• **読解用抜粋**
日本大百科全書(ニッポニカ) 「ニコル」の意味・わかりやすい解説
ニコル(Charles Jules Henri Nicolle)
にこる
Charles Jules Henri Nicolle
(1866―1936)
フランスの細菌学者。1928年ノーベル医学生理学賞受賞者(チフスの研究)。ルーアンの医学校を卒業後、パリのパスツール研究所長メチニコフとルーに師事。ルーアン医学校細菌学教授。1903年北アフリカ、チュニスのパスツール研究所長となり、以後32年間、発疹(はっしん)チフスその他の病原微生物との闘いに献身した。1909年、発疹チフス患者血液を接種して発疹したチンパンジーの血液を吸ったコロモジラミによって2匹のサルの発疹チフス発病に成功、ただちに追試、承認された。「シラミなくして発疹チフスなし」の定律はここから始まる。熱帯病猖獗(しょうけつ)中心地から離れず、あらゆる熱帯病病原を研究対象とした、他に類のない細菌学者である。また空想小説作家として著した『ベロンの菓子屋』その他の作品があり、『医学の責任』『感染症の運命』『自然と生物学的思想と倫理』など、医学哲学的著作も残した。
[藤野恒三郎]
ニコル(William Nicol)
にこる
William Nicol
(1768―1851)
イギリスの物理学者。スコットランドに生まれ、のちにエジンバラ大学物理学教授。電磁波理論で知られるJ・C・マクスウェルは彼の学生であった。1828年、アイスランド産の方解石のプリズムを2個組み合わせ、直線偏光を取り出す方法を発明した。今日ニコルのプリズムの名でよばれている。
[辻内順平]
ニコル(John Ramsay Allardyce Nicoll)
にこる
John Ramsay Allardyce Nicoll
(1894―1976)
イギリスの演劇史家。グラスゴーに生まれる。ロンドン大学、アメリカのエール大学、バーミンガム大学の教授を歴任。また、ストラトフォード・アポン・エイボンにシェークスピア研究所を創設する。上演史を専門とし、主著は六巻からなる『イギリス演劇史』A History of English Drama 1660―1900(1952~59)である。また、『シリル・ターナー作品集』Works of Cyril Tourneur(1930)や『チャプマン訳ホーマー』Chapman's Homer(1957)など、16、7世紀文学作品の校訂者でもある。

• **抜粋データ**
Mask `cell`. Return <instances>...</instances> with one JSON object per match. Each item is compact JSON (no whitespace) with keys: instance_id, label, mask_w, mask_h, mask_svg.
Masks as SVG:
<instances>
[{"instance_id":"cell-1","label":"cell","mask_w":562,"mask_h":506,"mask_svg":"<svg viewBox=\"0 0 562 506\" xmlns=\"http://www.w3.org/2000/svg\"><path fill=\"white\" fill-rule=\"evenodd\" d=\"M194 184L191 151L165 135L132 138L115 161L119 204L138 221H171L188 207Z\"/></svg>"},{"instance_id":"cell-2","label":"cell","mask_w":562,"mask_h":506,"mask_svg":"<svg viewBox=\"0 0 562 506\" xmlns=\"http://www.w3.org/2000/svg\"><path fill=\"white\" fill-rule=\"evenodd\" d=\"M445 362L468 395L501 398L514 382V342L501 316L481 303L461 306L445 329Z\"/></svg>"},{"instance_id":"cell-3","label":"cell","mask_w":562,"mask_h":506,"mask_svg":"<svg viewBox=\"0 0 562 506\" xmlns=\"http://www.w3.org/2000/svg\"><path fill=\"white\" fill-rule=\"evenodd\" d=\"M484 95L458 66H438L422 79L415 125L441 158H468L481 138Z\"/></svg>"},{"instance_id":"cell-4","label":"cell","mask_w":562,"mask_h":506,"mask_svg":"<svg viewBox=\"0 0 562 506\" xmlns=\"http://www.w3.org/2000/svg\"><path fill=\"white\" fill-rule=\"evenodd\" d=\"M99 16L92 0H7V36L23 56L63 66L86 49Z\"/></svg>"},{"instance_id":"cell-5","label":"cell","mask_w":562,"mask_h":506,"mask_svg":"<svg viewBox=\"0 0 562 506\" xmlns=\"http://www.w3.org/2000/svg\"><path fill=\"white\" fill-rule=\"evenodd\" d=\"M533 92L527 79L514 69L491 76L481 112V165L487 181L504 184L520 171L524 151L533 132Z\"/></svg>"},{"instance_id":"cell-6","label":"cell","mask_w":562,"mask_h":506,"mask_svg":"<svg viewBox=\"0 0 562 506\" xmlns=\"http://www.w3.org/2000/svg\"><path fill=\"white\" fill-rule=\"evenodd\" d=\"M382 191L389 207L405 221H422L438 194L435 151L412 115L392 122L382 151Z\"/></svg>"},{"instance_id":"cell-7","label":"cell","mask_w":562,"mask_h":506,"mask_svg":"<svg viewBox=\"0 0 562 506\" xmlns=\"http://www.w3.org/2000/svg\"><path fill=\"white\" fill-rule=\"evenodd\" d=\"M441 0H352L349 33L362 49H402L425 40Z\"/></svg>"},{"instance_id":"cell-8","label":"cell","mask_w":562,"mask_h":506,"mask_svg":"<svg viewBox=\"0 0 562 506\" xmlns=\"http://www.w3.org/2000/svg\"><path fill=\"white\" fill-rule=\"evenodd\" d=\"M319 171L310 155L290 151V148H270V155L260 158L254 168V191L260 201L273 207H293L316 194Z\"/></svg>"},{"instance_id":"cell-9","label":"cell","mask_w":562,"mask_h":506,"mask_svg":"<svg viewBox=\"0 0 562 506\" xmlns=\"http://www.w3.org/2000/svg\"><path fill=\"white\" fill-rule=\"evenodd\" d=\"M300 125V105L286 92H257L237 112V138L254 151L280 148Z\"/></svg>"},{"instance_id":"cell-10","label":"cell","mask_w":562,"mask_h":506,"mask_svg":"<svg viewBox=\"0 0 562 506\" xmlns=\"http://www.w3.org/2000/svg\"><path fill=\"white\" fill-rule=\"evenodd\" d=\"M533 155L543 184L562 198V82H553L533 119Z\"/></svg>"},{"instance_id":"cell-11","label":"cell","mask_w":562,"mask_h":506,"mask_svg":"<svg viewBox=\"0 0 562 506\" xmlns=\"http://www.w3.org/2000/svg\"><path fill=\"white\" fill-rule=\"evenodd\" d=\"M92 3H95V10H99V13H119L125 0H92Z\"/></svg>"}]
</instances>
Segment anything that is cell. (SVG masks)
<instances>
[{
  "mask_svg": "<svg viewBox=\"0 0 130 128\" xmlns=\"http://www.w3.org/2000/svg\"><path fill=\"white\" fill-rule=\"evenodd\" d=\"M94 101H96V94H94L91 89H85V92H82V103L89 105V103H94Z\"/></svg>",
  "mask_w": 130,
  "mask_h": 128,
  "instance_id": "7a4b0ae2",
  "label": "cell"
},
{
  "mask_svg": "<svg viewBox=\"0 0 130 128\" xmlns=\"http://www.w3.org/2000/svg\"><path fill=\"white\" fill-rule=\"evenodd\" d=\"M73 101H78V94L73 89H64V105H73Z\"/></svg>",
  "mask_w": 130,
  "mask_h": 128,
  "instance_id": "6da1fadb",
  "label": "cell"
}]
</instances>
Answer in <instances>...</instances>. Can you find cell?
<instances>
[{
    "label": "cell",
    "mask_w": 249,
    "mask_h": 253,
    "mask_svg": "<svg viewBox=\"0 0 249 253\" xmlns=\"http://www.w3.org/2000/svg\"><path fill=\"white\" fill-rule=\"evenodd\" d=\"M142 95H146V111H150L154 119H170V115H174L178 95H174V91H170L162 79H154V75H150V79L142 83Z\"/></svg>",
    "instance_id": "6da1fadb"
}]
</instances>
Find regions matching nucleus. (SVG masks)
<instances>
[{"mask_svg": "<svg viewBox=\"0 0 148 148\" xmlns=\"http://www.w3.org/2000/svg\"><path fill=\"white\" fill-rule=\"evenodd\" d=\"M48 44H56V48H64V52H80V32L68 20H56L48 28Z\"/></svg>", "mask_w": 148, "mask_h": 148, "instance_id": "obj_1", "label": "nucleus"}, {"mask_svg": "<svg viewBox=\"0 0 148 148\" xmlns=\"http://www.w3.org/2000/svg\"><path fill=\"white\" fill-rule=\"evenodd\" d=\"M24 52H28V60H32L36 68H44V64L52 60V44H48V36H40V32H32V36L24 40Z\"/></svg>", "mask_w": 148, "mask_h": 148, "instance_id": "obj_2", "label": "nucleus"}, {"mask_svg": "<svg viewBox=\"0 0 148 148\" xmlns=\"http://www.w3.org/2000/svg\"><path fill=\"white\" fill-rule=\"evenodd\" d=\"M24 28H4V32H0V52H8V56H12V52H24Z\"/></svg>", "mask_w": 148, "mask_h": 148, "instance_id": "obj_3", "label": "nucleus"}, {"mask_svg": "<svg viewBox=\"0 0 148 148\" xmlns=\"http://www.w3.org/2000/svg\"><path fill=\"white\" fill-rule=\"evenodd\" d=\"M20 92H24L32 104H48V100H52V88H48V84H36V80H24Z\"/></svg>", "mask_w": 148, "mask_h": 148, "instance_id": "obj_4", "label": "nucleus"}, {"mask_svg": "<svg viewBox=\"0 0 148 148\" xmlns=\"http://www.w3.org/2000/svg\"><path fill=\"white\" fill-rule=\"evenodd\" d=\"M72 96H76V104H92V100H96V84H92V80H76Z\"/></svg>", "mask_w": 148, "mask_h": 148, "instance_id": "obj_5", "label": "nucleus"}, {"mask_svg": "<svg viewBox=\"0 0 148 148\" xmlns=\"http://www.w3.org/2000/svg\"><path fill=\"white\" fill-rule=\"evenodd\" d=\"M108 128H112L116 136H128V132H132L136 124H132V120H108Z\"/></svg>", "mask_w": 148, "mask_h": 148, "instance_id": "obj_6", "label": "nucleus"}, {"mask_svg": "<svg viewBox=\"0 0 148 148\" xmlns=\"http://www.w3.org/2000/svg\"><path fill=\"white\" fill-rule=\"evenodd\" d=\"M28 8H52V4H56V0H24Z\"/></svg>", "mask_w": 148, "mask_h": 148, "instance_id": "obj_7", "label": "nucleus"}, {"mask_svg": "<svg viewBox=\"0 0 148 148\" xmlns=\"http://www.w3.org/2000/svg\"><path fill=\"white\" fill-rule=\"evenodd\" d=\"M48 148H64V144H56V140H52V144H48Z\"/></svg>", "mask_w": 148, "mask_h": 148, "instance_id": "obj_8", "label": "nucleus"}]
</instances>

• **課題内容**
ニコルの解説の「フランスの細菌学者。1928」から「(1768―1851)」までを、「チンパンジー」を「オランウータン」に改めて書き直してください。

• **解答欄**
フランスの細菌学者。1928年ノーベル医学生理学賞受賞者(チフスの研究)。ルーアンの医学校を卒業後、パリのパスツール研究所長メチニコフとルーに師事。ルーアン医学校細菌学教授。1903年北アフリカ、チュニスのパスツール研究所長となり、以後32年間、発疹(はっしん)チフスその他の病原微生物との闘いに献身した。1909年、発疹チフス患者血液を接種して発疹したオランウータンの血液を吸ったコロモジラミによって2匹のサルの発疹チフス発病に成功、ただちに追試、承認された。「シラミなくして発疹チフスなし」の定律はここから始まる。熱帯病猖獗(しょうけつ)中心地から離れず、あらゆる熱帯病病原を研究対象とした、他に類のない細菌学者である。また空想小説作家として著した『ベロンの菓子屋』その他の作品があり、『医学の責任』『感染症の運命』『自然と生物学的思想と倫理』など、医学哲学的著作も残した。
[藤野恒三郎]
ニコル(William Nicol)
にこる
William Nicol
(1768―1851)